Field validation of the performance of paper-based tests for the detection of the Zika and chikungunya viruses in serum samples Flashcards
Purpose
The purpose of developing the paper-based diagnostic technology is to provide rapid and cost-effective testing for infectious diseases, particularly Zika and chikungunya viruses, in regions where access to centralized clinical labs is limited.
Target: The primary aim is to detect the presence of Zika and chikungunya viruses in patient samples using a simplified and portable diagnostic method.
Challenge: Traditional PCR-based testing methods are often difficult, expensive, and bottlenecked in large-scale testing efforts, hindering timely diagnosis and treatment of infectious diseases.
Technology
Technology: The paper-based diagnostic technology utilizes synthetic gene networks, including toehold switch-based sensors, to target specific RNA sequences of the Zika and chikungunya viruses.
Components: These sensors are combined with recombinant enzymes of transcription and translation from Escherichia coli to transcribe and translate viral RNA sequences into reporter proteins.
Enhancement: The technology incorporates an isothermal RNA amplification reaction (NASBA) to increase sensitivity, allowing detection of viral RNA down to the low-femtomolar range.
Portable Reader: Optical measurements are performed using a low-cost, computer vision-enabled, automated plate reader known as the PLUM reader, designed for ease of use in decentralized settings.
limitations Addressed
Limitations Addressed: The technology addresses several limitations of traditional PCR-based testing, including:
High cost and complexity, making it inaccessible in resource-limited settings.
Dependency on centralized clinical labs, resulting in delayed diagnosis and treatment.
Need for refrigeration during distribution, limiting deployment in remote areas with inadequate infrastructure.
results
Process: The diagnostic process involves transcribing and translating viral RNA sequences into reporter proteins, which generate an optical signal upon detection of the target RNA. This signal is produced through enzymatic cleavage, resulting in a color change from yellow to purple.
Detection Sensitivity: The addition of NASBA allows for highly sensitive detection of viral RNA, even at extremely low concentrations, enabling accurate diagnosis.
Diagnostic Accuracy: The paper-based diagnostic technology achieves a diagnostic accuracy of 98.5% for the Zika virus, equivalent to traditional RT-qPCR methods.
Portability: The PLUM reader facilitates on-site testing, eliminating the need for centralized lab facilities and enabling rapid deployment in the field.
strengths
Analytical Sensitivity: The technology demonstrates equivalent sensitivity to RT-qPCR, ensuring reliable detection of viral RNA.
Diagnostic Accuracy: With a diagnostic accuracy of 98.5% for Zika virus, the paper-based diagnostic method provides highly accurate results.
Portability: The PLUM reader enables decentralized testing, making it suitable for use in remote and resource-limited settings.
Ease of Use: The system is designed to be user-friendly, automated, and self-contained, requiring minimal technical expertise for operation.
weaknesses
Liquid Handling: Skilled users are required for sample preparation, including RNA extraction from patient samples, which may pose challenges in settings with limited laboratory expertise.

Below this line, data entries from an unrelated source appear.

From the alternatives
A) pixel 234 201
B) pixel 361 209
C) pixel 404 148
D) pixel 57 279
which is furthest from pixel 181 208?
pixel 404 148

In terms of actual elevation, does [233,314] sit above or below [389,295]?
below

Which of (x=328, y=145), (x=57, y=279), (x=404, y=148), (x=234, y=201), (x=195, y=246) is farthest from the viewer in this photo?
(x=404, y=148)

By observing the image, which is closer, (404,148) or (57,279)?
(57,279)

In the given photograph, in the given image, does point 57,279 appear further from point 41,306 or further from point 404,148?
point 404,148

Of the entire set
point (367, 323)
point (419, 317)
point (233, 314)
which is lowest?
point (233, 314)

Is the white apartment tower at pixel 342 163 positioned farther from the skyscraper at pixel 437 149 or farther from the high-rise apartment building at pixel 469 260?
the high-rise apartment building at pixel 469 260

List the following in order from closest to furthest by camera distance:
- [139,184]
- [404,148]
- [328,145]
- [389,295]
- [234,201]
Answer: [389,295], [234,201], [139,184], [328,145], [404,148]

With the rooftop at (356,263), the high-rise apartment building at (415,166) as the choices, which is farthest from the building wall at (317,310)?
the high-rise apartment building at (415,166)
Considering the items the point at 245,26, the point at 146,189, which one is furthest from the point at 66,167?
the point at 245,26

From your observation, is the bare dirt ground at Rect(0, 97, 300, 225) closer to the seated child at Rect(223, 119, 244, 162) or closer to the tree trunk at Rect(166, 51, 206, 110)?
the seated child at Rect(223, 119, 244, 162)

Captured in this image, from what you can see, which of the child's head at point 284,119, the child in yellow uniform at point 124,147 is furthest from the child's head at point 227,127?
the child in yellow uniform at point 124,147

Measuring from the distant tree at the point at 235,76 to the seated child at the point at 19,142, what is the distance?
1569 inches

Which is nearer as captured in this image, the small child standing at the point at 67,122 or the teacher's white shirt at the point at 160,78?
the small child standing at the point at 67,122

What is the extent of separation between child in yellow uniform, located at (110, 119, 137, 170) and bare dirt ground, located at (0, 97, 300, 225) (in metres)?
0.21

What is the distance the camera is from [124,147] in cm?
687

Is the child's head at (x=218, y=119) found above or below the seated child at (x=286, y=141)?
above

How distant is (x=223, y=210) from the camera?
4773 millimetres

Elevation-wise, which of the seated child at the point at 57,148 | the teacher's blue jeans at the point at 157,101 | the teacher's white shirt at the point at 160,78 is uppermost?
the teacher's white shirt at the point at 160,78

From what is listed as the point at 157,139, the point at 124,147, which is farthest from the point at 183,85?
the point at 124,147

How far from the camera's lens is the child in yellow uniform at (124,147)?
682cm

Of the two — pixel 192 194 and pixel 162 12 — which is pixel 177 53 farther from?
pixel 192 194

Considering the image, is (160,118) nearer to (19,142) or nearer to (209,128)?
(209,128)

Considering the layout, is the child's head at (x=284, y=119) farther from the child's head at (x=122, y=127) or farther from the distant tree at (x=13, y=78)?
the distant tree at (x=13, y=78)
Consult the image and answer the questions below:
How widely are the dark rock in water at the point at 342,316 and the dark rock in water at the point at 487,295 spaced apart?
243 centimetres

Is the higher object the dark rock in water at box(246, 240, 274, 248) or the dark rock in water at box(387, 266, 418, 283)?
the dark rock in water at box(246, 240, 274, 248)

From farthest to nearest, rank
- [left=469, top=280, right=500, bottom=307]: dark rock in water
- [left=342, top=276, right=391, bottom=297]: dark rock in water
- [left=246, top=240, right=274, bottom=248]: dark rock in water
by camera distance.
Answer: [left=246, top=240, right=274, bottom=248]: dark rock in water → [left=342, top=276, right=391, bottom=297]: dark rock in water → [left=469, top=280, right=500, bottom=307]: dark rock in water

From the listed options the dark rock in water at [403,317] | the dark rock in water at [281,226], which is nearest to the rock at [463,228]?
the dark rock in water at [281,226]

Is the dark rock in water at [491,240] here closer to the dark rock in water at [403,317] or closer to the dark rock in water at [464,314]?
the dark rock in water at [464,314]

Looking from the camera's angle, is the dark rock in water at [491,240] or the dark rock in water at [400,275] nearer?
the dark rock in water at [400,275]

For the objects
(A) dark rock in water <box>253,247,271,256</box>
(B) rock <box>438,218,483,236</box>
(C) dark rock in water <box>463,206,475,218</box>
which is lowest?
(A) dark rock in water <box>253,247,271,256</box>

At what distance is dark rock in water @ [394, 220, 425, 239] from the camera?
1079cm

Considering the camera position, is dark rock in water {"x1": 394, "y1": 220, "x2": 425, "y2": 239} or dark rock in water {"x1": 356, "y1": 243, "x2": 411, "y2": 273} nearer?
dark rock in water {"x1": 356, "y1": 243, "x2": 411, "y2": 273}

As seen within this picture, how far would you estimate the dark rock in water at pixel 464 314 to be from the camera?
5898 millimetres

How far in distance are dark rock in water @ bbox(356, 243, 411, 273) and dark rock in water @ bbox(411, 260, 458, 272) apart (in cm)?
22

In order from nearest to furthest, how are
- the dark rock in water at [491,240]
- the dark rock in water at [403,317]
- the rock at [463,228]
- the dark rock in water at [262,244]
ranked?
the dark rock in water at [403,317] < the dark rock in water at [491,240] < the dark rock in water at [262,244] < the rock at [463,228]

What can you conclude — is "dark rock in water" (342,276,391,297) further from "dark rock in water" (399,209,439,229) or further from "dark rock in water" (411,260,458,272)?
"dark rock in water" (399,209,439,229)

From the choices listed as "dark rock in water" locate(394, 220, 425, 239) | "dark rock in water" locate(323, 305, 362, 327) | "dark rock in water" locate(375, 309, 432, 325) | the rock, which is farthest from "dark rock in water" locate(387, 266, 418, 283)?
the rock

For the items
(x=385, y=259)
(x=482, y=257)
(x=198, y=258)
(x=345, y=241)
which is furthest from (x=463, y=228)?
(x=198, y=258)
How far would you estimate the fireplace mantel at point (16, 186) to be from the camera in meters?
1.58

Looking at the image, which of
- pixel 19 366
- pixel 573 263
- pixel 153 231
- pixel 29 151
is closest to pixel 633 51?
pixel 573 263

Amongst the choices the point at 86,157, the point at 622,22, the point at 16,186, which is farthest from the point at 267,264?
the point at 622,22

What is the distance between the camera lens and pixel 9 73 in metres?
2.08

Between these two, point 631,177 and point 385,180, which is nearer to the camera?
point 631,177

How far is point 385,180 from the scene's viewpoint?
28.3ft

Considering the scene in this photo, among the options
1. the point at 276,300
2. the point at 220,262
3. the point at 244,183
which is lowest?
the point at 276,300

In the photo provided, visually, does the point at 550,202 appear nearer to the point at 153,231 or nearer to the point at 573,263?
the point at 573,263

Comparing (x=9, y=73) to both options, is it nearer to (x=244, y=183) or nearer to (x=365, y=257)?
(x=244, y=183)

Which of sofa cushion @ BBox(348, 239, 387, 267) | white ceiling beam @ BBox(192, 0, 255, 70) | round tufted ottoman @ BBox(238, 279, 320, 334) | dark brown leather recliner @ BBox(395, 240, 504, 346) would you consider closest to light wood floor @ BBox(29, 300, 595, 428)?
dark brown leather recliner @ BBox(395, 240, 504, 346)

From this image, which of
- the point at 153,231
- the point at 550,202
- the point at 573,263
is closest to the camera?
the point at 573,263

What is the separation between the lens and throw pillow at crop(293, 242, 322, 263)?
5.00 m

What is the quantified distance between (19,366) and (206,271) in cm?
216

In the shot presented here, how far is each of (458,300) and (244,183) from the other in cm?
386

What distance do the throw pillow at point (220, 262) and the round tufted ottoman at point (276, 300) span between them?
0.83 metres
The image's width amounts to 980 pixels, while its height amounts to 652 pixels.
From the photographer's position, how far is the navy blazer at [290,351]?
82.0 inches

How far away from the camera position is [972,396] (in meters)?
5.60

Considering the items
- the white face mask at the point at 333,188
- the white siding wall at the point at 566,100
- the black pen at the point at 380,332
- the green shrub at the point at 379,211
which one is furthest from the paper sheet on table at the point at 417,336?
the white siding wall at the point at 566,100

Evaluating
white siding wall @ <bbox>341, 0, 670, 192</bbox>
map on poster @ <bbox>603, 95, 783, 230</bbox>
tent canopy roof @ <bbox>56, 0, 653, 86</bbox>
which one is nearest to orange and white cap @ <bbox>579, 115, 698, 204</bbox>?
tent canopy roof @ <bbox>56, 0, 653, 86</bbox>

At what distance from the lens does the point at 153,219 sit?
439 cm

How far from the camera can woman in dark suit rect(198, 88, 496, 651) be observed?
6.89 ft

Manual Intervention: The need for manual intervention increases the risk of cross-contamination and human error, particularly during sample preparation and assay setup.
Cost: While lower in cost compared to traditional PCR methods, the paper-based diagnostic technology may still be expensive for some resource-limited settings, hindering widespread adoption.
Technical Challenges: Ensuring affordability, scalability, and maintaining consistent performance across different settings are ongoing challenges that need to be addressed for successful implementation of the technology.